*SET TASK*: Replace "closer" with "nearer" in the records from their start through the line holding "22059 millimetres", inclusive, and give those lines back with nothing else changed.
-- begin DATA EXTRACT --
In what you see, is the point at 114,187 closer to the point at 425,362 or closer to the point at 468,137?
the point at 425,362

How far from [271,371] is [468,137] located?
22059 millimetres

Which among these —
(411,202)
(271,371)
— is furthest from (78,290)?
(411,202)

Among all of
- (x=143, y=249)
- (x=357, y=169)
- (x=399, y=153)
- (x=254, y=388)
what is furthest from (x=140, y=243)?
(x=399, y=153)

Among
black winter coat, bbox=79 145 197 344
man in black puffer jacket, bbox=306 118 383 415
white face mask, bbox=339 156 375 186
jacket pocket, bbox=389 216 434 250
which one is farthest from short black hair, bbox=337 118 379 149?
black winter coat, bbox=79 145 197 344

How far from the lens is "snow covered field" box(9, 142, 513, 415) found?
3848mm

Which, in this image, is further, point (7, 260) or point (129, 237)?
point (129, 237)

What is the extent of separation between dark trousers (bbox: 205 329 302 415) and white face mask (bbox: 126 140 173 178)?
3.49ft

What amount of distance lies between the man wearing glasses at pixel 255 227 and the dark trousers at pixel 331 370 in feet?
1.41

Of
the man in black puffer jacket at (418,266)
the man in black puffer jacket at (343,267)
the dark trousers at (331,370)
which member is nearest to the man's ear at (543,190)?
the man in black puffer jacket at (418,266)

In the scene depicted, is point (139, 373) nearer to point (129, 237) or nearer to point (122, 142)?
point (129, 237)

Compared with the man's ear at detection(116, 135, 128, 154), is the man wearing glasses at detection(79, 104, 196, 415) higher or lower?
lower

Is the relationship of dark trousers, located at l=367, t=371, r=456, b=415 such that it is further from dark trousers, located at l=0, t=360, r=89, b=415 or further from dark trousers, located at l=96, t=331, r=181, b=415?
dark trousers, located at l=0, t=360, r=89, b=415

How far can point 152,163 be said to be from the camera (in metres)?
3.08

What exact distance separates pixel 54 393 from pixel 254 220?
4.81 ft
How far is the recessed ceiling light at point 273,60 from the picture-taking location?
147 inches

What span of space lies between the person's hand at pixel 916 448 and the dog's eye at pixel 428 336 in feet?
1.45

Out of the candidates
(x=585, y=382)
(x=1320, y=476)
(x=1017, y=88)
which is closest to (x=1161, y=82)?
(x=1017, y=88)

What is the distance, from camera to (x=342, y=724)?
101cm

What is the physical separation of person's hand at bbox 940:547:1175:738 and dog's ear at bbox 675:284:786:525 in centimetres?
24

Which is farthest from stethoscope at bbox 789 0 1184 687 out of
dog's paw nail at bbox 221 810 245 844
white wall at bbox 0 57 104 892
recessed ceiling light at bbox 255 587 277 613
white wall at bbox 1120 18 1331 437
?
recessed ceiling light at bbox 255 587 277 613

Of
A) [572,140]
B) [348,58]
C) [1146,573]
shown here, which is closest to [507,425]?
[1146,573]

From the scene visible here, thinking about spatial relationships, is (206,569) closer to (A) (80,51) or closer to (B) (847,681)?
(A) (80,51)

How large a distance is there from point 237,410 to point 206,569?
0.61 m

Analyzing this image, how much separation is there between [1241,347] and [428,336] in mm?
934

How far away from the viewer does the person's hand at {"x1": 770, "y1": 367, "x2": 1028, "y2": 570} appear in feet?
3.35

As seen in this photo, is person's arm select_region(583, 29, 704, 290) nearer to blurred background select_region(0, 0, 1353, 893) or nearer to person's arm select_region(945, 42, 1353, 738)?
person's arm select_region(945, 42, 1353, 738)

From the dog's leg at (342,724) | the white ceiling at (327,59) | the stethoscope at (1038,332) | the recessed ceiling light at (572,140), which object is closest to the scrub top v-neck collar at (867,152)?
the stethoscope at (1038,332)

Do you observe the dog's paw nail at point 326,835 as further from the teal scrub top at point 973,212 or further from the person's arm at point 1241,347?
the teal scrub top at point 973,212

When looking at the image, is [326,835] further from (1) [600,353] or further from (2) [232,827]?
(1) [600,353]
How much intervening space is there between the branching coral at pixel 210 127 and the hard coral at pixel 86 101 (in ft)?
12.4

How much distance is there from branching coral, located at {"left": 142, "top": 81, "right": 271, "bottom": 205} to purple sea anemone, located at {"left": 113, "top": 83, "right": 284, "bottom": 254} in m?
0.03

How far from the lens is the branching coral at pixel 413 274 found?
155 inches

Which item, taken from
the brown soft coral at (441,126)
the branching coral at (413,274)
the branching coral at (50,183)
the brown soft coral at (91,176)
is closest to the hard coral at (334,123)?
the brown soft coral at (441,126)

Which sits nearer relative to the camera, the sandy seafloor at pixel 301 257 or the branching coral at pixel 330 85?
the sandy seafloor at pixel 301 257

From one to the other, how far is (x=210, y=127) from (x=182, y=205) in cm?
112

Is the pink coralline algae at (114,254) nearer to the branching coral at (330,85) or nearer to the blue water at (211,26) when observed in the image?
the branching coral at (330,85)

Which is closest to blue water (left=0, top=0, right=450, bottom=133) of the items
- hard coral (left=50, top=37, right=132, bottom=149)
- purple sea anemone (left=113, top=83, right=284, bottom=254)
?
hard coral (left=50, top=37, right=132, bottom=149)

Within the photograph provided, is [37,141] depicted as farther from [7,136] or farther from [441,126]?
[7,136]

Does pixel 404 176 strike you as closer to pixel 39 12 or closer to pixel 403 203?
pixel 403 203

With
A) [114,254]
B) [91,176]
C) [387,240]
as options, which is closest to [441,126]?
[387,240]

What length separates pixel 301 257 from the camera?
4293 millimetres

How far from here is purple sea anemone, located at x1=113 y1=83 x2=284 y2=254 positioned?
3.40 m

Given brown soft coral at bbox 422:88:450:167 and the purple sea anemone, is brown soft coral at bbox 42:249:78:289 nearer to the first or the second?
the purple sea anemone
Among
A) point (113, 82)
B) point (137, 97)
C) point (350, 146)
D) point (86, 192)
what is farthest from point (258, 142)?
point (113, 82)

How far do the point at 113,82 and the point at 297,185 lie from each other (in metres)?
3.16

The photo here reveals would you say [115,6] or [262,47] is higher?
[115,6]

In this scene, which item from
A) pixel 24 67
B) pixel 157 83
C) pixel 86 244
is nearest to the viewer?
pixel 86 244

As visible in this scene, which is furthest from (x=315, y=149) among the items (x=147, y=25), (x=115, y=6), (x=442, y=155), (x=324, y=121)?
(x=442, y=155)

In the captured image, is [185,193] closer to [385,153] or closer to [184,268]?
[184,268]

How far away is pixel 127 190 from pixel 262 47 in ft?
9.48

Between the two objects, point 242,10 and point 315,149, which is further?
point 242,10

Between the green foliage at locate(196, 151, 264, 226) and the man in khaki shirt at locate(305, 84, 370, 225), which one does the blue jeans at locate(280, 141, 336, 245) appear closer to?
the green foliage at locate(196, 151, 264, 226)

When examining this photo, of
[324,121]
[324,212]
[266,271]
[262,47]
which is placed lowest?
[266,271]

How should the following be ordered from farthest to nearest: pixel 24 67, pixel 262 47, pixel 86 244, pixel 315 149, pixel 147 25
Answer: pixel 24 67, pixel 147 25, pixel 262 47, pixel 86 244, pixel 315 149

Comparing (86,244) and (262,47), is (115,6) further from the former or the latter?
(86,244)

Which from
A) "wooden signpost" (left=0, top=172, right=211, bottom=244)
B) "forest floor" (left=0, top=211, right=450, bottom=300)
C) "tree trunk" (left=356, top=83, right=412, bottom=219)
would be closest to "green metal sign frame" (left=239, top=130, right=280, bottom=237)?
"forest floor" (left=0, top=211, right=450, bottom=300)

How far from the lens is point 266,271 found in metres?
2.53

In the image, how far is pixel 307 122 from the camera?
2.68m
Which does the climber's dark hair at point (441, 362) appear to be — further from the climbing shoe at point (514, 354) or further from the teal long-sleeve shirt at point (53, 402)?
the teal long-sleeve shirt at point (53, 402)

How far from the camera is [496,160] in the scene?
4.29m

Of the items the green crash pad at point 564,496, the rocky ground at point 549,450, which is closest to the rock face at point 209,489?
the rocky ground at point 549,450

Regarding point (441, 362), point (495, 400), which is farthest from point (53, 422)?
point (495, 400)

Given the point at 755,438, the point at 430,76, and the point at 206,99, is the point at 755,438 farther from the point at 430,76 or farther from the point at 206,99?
-- end DATA EXTRACT --
*COMPLETE OUTPUT*:
In what you see, is the point at 114,187 nearer to the point at 425,362 or nearer to the point at 468,137?
the point at 425,362

How far from [271,371] is [468,137] located?
22059 millimetres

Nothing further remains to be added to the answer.